As we all know autonomous cars will arrive in the next 10-20 years (if you don’t have a read of my previous post here. The effects on you or I will be extraordinary and the affect on businesses in all industries will profound with one in particular – the insurance industry.
A recent KPMG study  found that the majority of insurance companies thought that autonomous cars were too far in the future for them to worry about now. This I think is a major error on the part of the insurance companies. There’s likely to be two paths to autonomous cars with the regular manufacturers such as BMW, Audi, Ford, etc slowly introducing self-driving tech in to their vehicles over the next 20 years or so while high tech companies such as Google, Apple and Tesla will completely leap frog the regular human-driven car and go straight to autonomous vehicles in the next 10 years (I know Tesla makes regular vehicles but their autonomous driving tech is well ahead of others). What this means is that insurance companies are likely to be taken by surprise sooner rather than later as consumers start wanting/needing insurance products that they don’t yet offer for vehicles from these high-tech companies. The advance of autonomous vehicles from regular manufactures will also creep up on them just as the continual advance of mobile has snuck up on so many industries such as retail.
There’s currently around an 85:15 split between personal and commercial insurance  across the industry but as mobility on demand increases, spurred on by the introduction of autonomous cars, insurance companies will need to refocus their products to the commercial side. The ‘uberisation’ of autonomous cars will remove the need for the majority of personal car insurance policies. As an aside and in the shorter term though is the increase in car sharing services such as BlaBlaCar – I’m yet to see insurance policies specifically designed for people that regularly use these services.

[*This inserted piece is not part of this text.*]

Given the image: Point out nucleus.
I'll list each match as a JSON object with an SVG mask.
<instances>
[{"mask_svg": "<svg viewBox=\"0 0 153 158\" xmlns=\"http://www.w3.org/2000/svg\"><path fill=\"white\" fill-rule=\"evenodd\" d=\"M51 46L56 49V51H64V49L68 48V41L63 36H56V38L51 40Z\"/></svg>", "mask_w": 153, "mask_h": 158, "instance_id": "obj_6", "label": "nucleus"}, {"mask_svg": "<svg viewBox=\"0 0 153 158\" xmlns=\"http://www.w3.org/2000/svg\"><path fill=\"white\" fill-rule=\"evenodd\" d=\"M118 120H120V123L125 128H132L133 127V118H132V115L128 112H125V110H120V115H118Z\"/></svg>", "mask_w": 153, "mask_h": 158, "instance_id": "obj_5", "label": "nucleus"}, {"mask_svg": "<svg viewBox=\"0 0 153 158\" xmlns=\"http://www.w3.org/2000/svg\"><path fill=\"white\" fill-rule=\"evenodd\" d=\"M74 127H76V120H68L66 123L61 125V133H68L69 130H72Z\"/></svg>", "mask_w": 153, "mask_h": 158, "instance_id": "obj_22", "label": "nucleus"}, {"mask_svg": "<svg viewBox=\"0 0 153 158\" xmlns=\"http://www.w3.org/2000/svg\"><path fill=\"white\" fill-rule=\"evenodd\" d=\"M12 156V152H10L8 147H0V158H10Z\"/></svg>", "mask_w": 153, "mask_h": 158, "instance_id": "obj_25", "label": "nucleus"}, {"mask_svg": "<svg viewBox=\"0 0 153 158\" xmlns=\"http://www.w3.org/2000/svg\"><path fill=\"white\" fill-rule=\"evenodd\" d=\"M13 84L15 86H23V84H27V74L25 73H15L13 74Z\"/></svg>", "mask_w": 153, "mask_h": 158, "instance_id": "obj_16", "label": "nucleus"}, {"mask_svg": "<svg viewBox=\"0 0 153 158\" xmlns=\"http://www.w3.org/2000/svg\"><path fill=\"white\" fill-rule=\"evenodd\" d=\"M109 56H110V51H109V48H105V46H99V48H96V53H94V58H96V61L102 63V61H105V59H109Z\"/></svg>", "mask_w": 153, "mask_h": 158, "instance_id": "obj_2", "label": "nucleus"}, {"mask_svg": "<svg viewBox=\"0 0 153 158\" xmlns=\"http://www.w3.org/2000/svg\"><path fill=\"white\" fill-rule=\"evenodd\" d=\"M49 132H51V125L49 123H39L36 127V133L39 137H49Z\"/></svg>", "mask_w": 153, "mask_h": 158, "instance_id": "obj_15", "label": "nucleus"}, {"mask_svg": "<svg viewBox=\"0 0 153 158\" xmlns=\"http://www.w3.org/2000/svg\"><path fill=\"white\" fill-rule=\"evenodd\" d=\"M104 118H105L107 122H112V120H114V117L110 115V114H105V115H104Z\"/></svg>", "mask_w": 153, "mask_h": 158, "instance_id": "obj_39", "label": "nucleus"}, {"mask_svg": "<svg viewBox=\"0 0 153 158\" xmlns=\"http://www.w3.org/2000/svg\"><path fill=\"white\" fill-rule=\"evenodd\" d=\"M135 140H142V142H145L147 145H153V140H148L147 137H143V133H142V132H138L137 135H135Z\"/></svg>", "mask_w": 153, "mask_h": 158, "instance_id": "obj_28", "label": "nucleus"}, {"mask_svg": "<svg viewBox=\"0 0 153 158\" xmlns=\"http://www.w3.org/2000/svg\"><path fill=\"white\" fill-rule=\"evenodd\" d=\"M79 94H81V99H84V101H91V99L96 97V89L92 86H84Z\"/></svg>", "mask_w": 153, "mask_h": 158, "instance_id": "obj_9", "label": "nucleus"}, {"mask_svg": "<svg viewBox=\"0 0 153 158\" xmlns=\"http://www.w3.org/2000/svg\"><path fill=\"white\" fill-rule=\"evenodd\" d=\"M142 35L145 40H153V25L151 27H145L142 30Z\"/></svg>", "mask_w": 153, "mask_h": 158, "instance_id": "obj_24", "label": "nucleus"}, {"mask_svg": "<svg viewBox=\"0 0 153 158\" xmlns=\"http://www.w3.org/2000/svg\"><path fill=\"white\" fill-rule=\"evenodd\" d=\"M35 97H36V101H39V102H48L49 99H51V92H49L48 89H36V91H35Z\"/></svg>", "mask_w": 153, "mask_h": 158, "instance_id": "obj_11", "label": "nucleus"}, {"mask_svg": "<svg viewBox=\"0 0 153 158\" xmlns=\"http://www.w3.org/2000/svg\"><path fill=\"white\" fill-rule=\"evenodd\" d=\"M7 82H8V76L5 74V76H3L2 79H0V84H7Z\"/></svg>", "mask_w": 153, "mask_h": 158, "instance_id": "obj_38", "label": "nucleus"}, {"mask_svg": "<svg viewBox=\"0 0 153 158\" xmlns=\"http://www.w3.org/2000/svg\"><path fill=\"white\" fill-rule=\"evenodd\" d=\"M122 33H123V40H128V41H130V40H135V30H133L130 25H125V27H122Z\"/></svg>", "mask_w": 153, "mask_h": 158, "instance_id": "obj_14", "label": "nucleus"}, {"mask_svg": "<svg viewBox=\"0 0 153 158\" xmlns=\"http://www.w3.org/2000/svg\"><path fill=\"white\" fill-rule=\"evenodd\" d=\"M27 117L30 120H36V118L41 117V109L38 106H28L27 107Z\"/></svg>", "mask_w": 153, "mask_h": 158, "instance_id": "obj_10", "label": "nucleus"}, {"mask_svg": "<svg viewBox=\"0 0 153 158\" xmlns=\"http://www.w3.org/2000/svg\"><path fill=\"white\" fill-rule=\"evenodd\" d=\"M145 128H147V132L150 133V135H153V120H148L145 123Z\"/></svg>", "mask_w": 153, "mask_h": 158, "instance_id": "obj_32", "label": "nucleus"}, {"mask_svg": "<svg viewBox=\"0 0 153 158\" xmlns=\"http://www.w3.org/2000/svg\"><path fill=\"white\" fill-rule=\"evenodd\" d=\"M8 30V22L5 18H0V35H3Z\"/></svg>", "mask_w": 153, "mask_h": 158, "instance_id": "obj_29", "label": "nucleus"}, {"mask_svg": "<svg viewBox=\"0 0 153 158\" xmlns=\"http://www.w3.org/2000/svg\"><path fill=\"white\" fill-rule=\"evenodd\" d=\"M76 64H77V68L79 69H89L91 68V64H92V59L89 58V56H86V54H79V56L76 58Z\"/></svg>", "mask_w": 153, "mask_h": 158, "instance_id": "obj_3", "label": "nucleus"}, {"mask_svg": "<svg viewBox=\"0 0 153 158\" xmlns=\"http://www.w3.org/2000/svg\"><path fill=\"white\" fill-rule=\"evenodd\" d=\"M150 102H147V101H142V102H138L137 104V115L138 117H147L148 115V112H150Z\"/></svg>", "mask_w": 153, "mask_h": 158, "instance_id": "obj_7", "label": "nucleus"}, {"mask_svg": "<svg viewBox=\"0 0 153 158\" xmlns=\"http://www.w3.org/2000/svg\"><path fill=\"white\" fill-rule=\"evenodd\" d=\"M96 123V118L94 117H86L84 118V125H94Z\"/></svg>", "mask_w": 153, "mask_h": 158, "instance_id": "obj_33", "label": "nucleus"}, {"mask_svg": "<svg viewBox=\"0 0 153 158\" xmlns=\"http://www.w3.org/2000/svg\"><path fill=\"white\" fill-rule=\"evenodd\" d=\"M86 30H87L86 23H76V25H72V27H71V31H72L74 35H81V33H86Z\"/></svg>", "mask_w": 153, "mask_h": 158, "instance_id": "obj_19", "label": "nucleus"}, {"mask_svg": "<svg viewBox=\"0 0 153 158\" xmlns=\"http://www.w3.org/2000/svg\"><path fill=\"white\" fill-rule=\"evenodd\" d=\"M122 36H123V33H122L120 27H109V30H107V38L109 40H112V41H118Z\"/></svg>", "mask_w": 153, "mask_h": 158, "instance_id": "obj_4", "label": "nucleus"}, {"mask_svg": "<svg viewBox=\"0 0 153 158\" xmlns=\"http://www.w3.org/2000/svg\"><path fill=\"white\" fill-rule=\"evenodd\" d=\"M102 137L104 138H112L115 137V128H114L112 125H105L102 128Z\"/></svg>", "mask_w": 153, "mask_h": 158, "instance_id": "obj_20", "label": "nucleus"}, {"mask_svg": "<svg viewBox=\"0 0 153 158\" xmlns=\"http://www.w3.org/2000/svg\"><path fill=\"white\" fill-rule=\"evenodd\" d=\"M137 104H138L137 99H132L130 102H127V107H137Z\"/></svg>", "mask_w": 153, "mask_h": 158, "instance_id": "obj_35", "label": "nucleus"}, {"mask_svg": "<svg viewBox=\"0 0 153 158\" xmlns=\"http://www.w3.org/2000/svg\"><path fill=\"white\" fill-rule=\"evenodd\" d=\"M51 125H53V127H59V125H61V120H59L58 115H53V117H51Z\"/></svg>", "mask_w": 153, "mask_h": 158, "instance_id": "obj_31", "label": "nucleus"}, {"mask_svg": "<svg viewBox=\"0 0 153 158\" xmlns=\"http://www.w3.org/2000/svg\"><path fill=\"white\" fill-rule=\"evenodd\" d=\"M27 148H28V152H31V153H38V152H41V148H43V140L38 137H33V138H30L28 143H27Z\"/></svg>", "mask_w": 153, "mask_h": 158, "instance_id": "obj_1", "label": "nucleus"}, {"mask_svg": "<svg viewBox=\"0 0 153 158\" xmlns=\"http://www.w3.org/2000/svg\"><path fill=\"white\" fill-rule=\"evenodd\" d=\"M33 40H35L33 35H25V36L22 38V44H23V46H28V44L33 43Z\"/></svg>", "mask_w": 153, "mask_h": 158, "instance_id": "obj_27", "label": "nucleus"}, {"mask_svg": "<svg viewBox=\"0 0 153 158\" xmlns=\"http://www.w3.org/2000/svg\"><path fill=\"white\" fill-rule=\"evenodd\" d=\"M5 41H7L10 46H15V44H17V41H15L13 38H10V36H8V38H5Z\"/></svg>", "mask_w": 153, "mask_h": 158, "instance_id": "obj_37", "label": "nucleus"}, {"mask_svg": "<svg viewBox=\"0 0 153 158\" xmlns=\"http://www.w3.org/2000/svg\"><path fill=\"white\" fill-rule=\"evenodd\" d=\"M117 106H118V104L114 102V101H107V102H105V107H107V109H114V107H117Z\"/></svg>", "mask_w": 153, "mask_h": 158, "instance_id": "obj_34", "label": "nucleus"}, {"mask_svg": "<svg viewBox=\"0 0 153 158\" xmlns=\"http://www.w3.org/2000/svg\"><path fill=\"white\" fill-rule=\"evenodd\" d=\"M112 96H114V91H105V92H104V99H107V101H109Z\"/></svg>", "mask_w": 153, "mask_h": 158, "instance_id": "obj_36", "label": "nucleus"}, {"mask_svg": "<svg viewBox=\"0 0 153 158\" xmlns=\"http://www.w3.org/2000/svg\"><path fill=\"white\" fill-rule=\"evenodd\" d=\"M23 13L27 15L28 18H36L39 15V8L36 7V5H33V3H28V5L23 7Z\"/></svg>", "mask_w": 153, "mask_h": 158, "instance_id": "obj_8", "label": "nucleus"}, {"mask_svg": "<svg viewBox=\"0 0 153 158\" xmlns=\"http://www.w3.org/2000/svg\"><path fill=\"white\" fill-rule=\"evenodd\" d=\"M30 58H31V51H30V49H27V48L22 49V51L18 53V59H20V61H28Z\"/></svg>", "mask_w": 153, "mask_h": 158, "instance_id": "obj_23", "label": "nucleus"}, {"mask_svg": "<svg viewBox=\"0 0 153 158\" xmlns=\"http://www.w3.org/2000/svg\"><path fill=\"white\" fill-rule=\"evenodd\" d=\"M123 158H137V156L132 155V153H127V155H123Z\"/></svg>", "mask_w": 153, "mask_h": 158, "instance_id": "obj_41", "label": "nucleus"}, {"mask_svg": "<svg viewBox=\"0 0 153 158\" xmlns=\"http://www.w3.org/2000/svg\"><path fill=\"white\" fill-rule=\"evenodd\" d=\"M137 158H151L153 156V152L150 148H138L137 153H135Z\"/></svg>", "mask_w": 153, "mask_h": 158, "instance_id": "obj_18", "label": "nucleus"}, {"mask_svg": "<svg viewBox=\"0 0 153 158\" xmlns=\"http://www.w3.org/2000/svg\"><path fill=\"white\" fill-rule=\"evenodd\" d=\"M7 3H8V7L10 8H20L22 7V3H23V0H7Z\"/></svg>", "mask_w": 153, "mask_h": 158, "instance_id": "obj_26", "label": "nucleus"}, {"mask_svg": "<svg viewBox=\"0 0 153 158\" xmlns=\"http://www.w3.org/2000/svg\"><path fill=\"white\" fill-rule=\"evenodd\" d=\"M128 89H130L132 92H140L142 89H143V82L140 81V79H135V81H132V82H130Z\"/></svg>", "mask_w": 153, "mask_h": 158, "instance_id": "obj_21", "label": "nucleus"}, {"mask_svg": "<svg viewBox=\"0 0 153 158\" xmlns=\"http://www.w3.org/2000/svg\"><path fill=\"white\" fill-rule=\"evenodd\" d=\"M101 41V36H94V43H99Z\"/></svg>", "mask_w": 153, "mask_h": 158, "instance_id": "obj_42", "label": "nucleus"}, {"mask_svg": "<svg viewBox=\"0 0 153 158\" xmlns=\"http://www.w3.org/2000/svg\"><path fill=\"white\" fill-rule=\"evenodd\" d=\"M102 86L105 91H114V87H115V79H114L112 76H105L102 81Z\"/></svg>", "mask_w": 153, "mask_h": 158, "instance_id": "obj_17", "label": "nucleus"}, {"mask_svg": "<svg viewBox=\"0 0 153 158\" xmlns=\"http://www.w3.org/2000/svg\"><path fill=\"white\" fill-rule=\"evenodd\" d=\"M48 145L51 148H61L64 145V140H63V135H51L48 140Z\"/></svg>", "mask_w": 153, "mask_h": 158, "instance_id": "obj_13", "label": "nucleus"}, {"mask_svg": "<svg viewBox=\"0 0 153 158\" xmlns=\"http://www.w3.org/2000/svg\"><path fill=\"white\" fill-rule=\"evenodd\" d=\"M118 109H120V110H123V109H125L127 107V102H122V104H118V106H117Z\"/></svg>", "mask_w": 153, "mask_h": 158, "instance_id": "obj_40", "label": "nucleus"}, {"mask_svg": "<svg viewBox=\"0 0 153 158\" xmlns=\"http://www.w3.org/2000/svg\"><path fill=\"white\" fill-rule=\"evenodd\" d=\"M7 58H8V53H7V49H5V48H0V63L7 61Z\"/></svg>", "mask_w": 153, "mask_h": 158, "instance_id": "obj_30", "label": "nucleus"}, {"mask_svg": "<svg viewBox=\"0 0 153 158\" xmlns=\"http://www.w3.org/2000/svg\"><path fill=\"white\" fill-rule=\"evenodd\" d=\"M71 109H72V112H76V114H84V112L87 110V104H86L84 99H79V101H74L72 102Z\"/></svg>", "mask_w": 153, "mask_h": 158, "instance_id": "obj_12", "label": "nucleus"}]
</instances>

Data is already prolific in our lives but one aspect that its yet to really arrive in is our cars and particularly our car insurance. While there’s a few companies offering black box policies they’re few and far between and mainly aimed at new young drivers. With the increase in data in our cars there’ll be a huge shift to data based insurance policies but one has to question how many insurers are ready for this change, how many have a data analysis skill set, do they have the processing, storage and security requirements – I suspect not.
One of the major reasons for the introduction of autonomous cars is to increase safety. Today, around 94% of crashes are caused by human error (the rest a mix of component failure and environmental factors)  so with the introduction of autonomous cars will inevitably come a huge reduction in crashes and therefore insurance claims. This you’d think would be good news for the insurance industry but consumer demand and competition in the industry will most definitely lead to much lower premiums. In addition to this there’ll be much fewer cars being purchased and therefore fewer policies. With the huge advancements in technology and the naivety of the current industry players there’s bound to be start-ups offering insurance products that people want – I could quite easily see black boxes in cars with dynamic pricing based on how much you use the autonomous features, if you drive manually then you pay more (this goes back to the previous paragraph). You could also see manufacturers themselves offering this insurance as part of the vehicle cost (remember that we’re unlikely to own cars in the future but rent them per thousand/miles).
The aggregate of all of this could spell bad news for many of the big players – who will be the Blackberry and Nokia of the insurance industry?
 Automobile Insurance in the era of autonomous vehicles. Survey results. June 2015. KPMG.
 UK Insurance Key Facts 2013. Association of British Insurers.
 Traffic Safety Facts. Crash Stats. February 2015. National Highway Traffic Safety Administration.